Here's an excerpt from the chapter on religion in my book _How To Be An Excellent Human_in which I cite Jonathan Haidt's _The Righteous Mind_:
Can group membership really influence the genetic makeup of its members? Consider this (one among several arguments that Haidt advances): If you want to increase egg output, you would breed only those chickens that lay the most eggs, right? Actually that doesn’t work. In the egg industry, where chickens live in crowded cages, the best layers are also the most aggressive, and breeding such hens causes more aggression and fewer eggs. A geneticist tried a different approach:
He worked with cages containing twelve hens each, and he simply picked the cages that produced the most eggs in each generation. The he bred all of the hens in those cages to produce the next generation. Within just three generations, aggression levels plummeted. … Total eggs produced per hen jumped from 91 to 237 [after several more generations], mostly because the hens started living longer, but also because they laid more eggs per day.
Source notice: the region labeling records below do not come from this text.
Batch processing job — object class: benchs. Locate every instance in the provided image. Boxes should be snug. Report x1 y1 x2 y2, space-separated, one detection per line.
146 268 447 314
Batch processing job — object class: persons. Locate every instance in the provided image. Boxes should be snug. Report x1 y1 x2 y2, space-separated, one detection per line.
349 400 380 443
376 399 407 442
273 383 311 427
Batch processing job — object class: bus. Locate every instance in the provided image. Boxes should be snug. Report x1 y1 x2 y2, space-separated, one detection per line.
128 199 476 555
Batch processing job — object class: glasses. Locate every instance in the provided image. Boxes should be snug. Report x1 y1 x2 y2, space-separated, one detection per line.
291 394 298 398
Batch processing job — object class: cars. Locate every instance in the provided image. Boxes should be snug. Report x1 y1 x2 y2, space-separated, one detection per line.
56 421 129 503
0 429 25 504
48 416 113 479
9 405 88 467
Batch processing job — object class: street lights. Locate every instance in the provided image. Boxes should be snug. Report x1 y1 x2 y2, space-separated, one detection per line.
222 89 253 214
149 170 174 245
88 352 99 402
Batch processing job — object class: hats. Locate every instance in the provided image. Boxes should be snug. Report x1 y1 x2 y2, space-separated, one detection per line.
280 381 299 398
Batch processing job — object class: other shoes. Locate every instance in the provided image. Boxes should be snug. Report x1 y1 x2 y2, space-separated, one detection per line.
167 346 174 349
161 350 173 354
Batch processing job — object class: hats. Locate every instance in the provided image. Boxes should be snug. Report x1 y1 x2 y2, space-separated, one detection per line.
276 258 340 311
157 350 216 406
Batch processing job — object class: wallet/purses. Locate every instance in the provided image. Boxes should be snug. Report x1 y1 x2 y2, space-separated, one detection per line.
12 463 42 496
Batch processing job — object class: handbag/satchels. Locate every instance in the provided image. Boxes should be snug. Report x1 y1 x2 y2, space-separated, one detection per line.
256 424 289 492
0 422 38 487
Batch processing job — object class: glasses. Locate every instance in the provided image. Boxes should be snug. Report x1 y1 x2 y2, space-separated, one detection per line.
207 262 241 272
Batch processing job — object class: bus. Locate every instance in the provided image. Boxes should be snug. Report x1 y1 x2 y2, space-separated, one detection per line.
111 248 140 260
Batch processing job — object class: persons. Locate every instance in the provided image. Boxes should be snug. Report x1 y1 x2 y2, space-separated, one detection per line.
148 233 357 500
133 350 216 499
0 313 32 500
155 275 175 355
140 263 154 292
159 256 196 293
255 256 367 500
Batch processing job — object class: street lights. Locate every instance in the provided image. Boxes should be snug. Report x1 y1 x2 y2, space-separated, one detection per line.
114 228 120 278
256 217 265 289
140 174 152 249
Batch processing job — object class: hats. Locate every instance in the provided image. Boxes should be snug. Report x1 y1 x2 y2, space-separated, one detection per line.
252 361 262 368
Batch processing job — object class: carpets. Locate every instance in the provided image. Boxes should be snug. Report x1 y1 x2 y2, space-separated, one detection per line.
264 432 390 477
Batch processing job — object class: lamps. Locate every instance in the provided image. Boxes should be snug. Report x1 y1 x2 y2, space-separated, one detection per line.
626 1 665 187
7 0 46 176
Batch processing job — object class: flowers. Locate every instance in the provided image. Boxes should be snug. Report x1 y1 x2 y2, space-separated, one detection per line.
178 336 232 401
The group-selected hens were more productive than those subjected to individual-level selection.(Haidt, p. 214)
Haidt claims humans have become adapted to group living in much the same way. Natural, not artificial, selection has caused us to be groupish as well as selfish. As Haidt puts it, we are 90 percent ape and ten percent bee.(Haidt, p.220)
I am not going to adjudicate whether this phenomenon would best be called group selection, multi-level selection or individual selection in the context of groups. But it is undeniable that humans function best in groups, and it does seem plausible that natural selection has produced specific adaptations in us to serve that end.
References
Haidt, Jonathan. _The Righteous Mind: Why Good People Are Divided by Politics and Religion_. New York: Pantheon Books, 2012.
Meacham, Bill. _How To Be An Excellent Human: Mysticism, Evolutionary Psychology and the Good Life_. Austin, Texas: Earth Harmony, 2013. Available at http://www.bmeacham.com/ExcellentHumanDownload.htm.
The example you give of the geneticist "selecting" groups of hens for maximization of egg laying is an example of artificial selection. It is a scientist, using conscious criteria of selection, whereas natural selection is not conscious, it's a fundamentally blind process. Morality is an agreement, and agreements originate from conscious decisions, not through blind processes. When I compare ape dominance hierarchies to human morality I see a qualitative difference that cannot be bridged by natural selection.